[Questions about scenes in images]
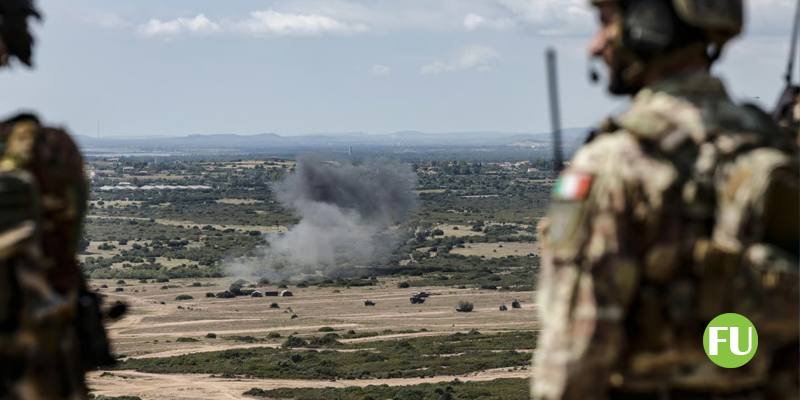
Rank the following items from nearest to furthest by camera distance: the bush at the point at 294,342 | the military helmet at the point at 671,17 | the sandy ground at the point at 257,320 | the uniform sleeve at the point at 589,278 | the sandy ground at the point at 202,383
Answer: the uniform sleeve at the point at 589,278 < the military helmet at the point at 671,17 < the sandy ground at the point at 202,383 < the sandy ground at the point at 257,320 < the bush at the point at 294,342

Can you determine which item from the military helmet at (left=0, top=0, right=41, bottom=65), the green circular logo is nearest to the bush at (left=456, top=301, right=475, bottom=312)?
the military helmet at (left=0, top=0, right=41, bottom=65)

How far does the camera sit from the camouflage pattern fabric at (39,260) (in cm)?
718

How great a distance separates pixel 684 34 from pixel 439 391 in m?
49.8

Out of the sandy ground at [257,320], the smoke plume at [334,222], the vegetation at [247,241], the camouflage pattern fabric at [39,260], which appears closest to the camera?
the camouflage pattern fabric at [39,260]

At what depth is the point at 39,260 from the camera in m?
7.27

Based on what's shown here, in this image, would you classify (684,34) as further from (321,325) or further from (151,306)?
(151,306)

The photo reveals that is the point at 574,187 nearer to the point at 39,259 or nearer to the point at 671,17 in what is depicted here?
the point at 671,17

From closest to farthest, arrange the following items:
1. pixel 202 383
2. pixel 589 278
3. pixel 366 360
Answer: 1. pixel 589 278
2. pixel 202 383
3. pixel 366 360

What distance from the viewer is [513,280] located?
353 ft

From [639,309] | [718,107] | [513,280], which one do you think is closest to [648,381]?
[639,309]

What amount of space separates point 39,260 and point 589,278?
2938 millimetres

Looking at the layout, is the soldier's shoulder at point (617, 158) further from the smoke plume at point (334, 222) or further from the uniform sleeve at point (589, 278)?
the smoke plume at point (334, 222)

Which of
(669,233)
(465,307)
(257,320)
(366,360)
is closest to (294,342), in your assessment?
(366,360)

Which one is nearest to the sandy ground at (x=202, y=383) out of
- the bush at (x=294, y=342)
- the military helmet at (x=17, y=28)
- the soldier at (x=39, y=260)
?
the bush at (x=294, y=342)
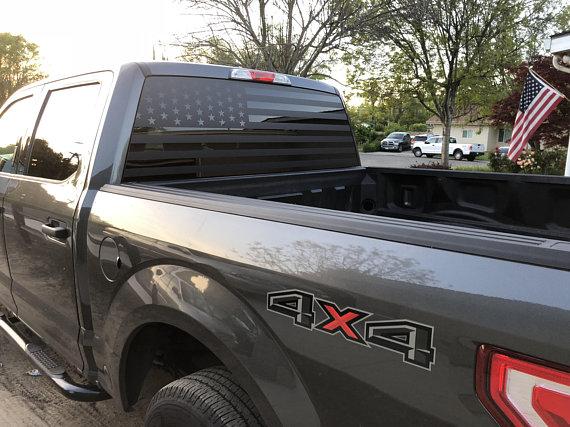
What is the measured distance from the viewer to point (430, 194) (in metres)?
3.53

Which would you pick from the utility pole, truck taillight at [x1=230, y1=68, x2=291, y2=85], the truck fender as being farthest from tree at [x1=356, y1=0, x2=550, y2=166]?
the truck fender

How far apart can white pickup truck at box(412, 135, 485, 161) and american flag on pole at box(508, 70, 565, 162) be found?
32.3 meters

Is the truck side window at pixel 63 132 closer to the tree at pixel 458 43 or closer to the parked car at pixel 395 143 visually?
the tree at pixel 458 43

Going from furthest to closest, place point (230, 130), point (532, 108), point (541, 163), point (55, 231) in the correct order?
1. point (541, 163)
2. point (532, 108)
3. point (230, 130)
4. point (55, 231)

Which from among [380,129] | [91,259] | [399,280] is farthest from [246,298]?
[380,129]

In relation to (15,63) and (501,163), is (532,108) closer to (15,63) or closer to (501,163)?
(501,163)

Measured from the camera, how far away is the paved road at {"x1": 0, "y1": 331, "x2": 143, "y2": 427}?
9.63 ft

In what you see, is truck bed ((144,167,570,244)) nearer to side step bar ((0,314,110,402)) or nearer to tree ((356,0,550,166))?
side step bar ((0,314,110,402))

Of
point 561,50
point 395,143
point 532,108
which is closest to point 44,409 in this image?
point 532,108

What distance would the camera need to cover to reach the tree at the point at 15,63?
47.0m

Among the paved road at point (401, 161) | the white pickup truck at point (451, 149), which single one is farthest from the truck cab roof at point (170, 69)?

### [REQUIRED WORK]
Return, word for word, each line from the line that contains "Which would you" to the end of the listing above; include both end lines and nothing else.

### [EXERCISE SOLUTION]
Which would you pick from the utility pole, truck taillight at [x1=230, y1=68, x2=291, y2=85], the truck fender as being farthest from tree at [x1=356, y1=0, x2=550, y2=166]?
the truck fender

How far apart can white pickup truck at box(412, 135, 485, 161) and american flag on pole at box(508, 70, 565, 162) be found?
32.3 meters

Is the truck side window at pixel 63 132 closer to the tree at pixel 458 43 or closer to the parked car at pixel 395 143 visually?
the tree at pixel 458 43

Going from furthest to closest, place point (230, 130), point (532, 108), point (541, 163), point (55, 231) in the correct order?
1. point (541, 163)
2. point (532, 108)
3. point (230, 130)
4. point (55, 231)

Which from among [380,129] | [91,259] | [399,280] is farthest from [246,298]?
[380,129]

In relation to (15,63) and (501,163), is (532,108) closer to (15,63) or closer to (501,163)?
(501,163)

Measured from the camera, how far away is the paved road at {"x1": 0, "y1": 331, "x2": 143, "y2": 427}?
9.63 ft

In what you see, is truck bed ((144,167,570,244)) nearer to side step bar ((0,314,110,402)) or nearer to tree ((356,0,550,166))?
side step bar ((0,314,110,402))

Of
point 561,50
point 395,143
point 532,108
which is closest to point 44,409 in this image?
point 532,108

What distance would the camera need to cover to reach the tree at the point at 15,63?
47.0m

Among the paved road at point (401, 161) | the white pickup truck at point (451, 149), which single one is farthest from the truck cab roof at point (170, 69)?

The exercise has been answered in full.